As February moved on, it dragged.  We were teased later in the month that our home study was finished and we could finally pick it up.  We were so excited! I called our social worker the next day, only to find out that she jumped the gun and we still have to wait till hopefully mid march to have it in our hands and move on to the next step.  The world came crashing down all over again. 

Our Disneyland Annual Passes expired at the end of February, and that was not helping me my mood either! Thankfully we had made plans with friends to go one last time, our last time going without our children. The last time before everything changed.  The week leading up to it I found myself wanting to just sit at home and be sad. I didn't even have to desire to go to Disneyland.  That is an entirely new emotion for me.  It's my second home, my retreat, yet for some reason it seemed like so much work. I didn't feel emotionally capable of going.  I was so worried that I just wouldn't be able to handle seeing all the happy families on their Disney Vacations. None the less, you never pass up a Disney trip (especially one that's been paid for), and I'm sure glad I didn't!


I don't think I'll ever be able to thank our friends enough for that trip.  It was seriously the perfect trip.  I couldn't have asked for anything better.  It was so needed, and so appreciated.  I don't know if anyone knew how much we were struggling, but thanks to everyone's support I think we'll be ok.
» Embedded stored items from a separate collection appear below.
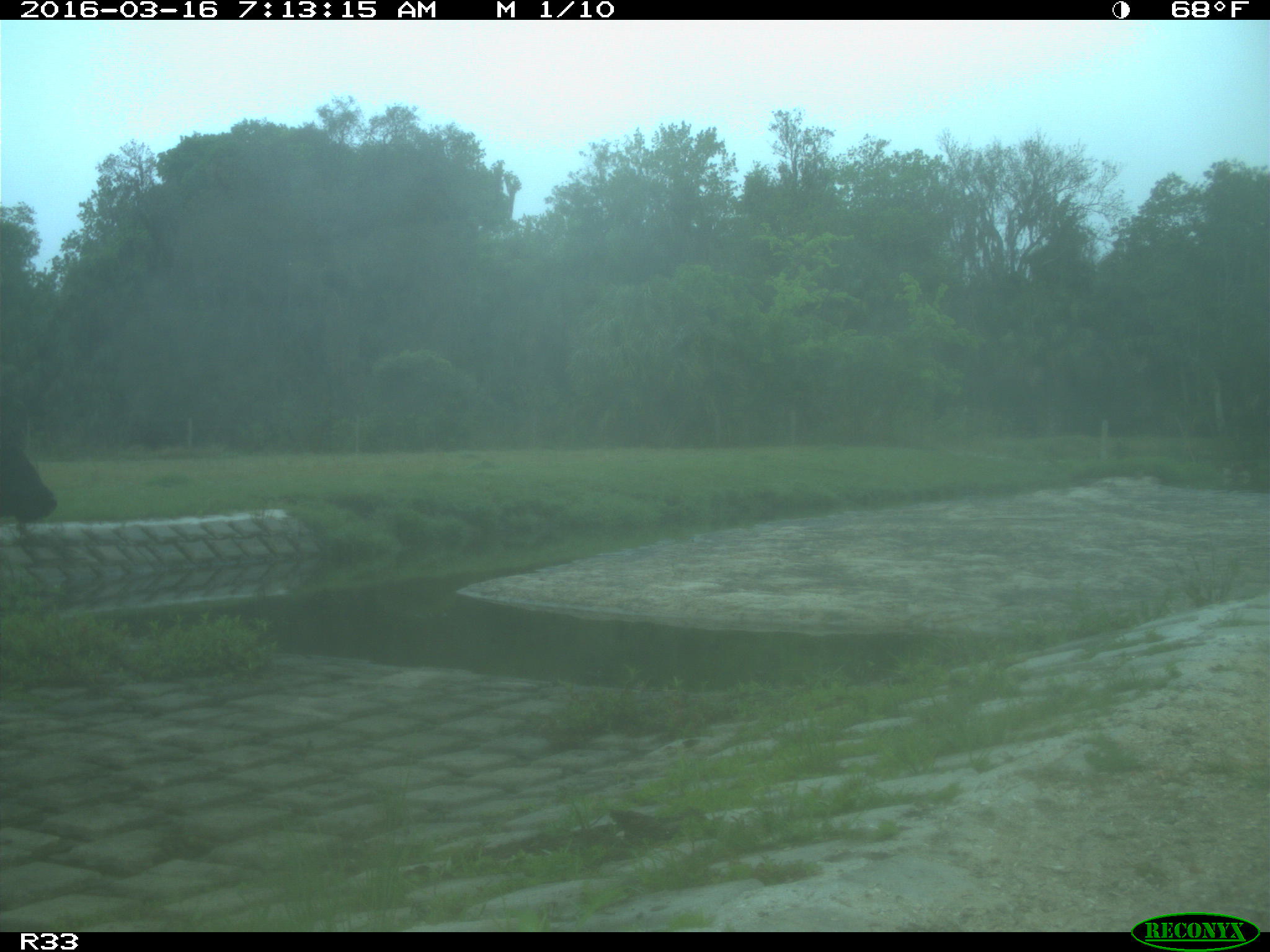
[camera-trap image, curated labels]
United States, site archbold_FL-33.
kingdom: Animalia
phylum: Chordata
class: Mammalia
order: Artiodactyla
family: Bovidae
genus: Bos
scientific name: Bos taurus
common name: domestic cow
Bos taurus (domestic cow).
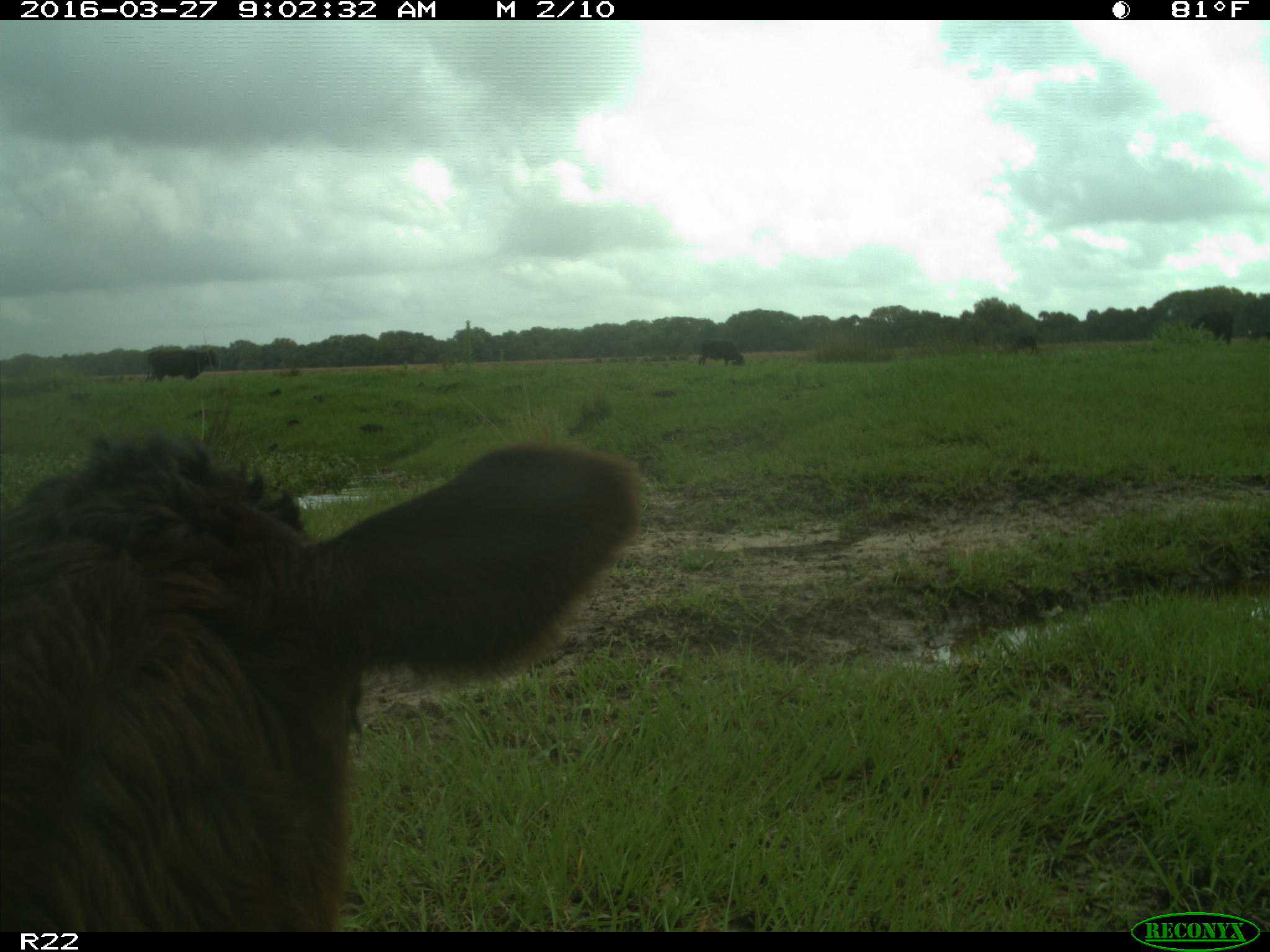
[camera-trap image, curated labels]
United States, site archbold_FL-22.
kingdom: Animalia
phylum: Chordata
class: Mammalia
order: Artiodactyla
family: Bovidae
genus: Bos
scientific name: Bos taurus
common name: domestic cow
Bos taurus (domestic cow).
We were able to let lose, have fun, and actually talk about our adoption in a fun light again.  It made me hopeful of the day we can bring our kids to this place we love so much, and hopefully with the people that we love so much.



At one point we were walking around, and I don't even remember what we were doing or what we were talking about.  Without hesitating someone mentioned something about us coming back with our kids with their "Uncle Greg, Uncle Jason, and Uncle Ben."  I couldn't even tell you the context, and it's something no one else probably remembers, but it seriously meant so much to me. It made me hopeful and excited once again.  The fact that these people are excited right a long side with us, and are already accepting us as a family made my heart soar.  As it always is, it turned out to be the little moments that meant the most.  I didn't once look at another family and feel jealous or jaded (a common feeling for me lately).  I just felt happy for being in the place I love with people I love.

Days are still hard, but we've come home from our trip excited again.  We talk about the adoption and we daydream about what it will be like when we finally get to see the first pictures of our little one, something we haven't done in a while.  I'm back to excessively researching and constantly searching #internationaladoption on Instagram.  I'm once again excited for that day in mid march when we can close this portion of our adoption, and start the next. I'm dreaming of dropping our I-800A application in the mailbox, and dreaming even more of our final clearance and then the words "we have a match for you."